You are viewing a plain text version of this content. The canonical link for it is here.
Posted to dev@lucene.apache.org by Klaus Schaefers <kl...@gmail.com> on 2017/12/13 09:28:48 UTC

By pass text processing

Hi,

I would like to build an extension to use lucene for image retrieval. I
would present each image as a binary vector (visual bag of words). For now
I can construct a string like "F1 F2 F10..." to insert my bit vector into
lucene. Off course this adds quite some overhead, so I was wondering if I
can directly write into the underlying storage engines...?

Cheers,

Klaus

-- 
“Overfitting” is not about an excessive amount of physical exercise...

Re: By pass text processing

Posted by Koji Sekiguchi <ko...@rondhuit.com>.
Hi Klaus,

Don't you use clustering and quantize vectors to make visual bag of words?
If you do these, I don't think you need to worry about overhead to store vectors to Lucene
because the number of clusters can be the ceiling of the number of words.

I used this technique in Apache alike which is a part of Apache Labs[1].
Apache alike uses Mahout for clustering of visual descriptors and Lucene for searching
similar pictures. The architecture can be found at [2].

Koji

[1] http://labs.apache.org/labs.html
[2] http://svn.apache.org/repos/asf/labs/alike/trunk/alike-architecture.pptx


On 2017/12/13 18:28, Klaus Schaefers wrote:
> Hi,
> 
> I would like to build an extension to use lucene for image retrieval. I would present each image as 
> a binary vector (visual bag of words). For now I can construct a string like "F1 F2 F10..." to 
> insert my bit vector into lucene. Off course this adds quite some overhead, so I was wondering if I 
> can directly write into the underlying storage engines...?

- **What to do**
(A) Repeat part of the Lucene thread, changing "clustering" to "grouping": begin at the words "Re: By pass" and stop after "bag of words?".
(B) Translate this sentence from the Lucene thread into French: "Apache alike uses Mahout for clustering of visual descriptors and Lucene for searching similar pictures."

Rows from a spatial reasoning dataset
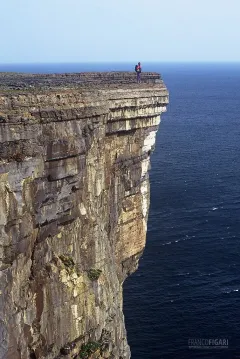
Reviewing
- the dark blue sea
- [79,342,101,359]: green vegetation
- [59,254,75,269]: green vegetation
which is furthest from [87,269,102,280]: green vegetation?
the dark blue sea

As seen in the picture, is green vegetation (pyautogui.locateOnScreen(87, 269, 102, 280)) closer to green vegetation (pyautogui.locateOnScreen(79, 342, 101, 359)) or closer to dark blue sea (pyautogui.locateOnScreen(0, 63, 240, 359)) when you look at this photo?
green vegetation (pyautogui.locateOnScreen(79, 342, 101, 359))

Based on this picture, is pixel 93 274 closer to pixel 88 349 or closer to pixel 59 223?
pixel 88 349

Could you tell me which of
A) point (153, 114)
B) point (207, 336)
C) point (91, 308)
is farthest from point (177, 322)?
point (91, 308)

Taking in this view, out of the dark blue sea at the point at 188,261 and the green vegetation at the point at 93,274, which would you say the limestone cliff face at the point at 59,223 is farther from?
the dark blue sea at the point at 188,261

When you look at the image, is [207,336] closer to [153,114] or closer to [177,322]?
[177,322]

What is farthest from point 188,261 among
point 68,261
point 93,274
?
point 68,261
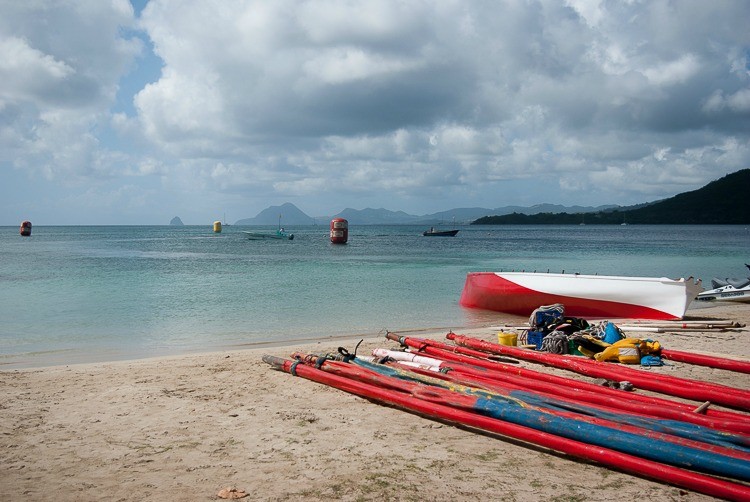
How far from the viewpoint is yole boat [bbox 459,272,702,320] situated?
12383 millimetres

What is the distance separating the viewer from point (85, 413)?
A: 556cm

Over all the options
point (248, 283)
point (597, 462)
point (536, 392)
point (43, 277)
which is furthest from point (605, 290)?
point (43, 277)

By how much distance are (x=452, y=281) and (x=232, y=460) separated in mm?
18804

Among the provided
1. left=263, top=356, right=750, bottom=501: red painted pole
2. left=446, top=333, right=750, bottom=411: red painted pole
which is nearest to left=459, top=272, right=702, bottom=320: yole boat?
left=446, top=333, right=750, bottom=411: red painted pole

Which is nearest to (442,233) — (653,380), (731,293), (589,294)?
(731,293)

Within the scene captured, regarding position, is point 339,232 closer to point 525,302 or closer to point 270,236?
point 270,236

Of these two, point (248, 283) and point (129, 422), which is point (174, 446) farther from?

- **Answers to the problems**
(A)
Re: By pass text processing

Posted by Koji Sekiguchi <ko...@rondhuit.com>.
Hi Klaus,

Don't you use grouping and quantize vectors to make visual bag of words?

(B) Apache alike utilise Mahout pour le clustering des descripteurs visuels et Lucene pour la recherche d'images similaires.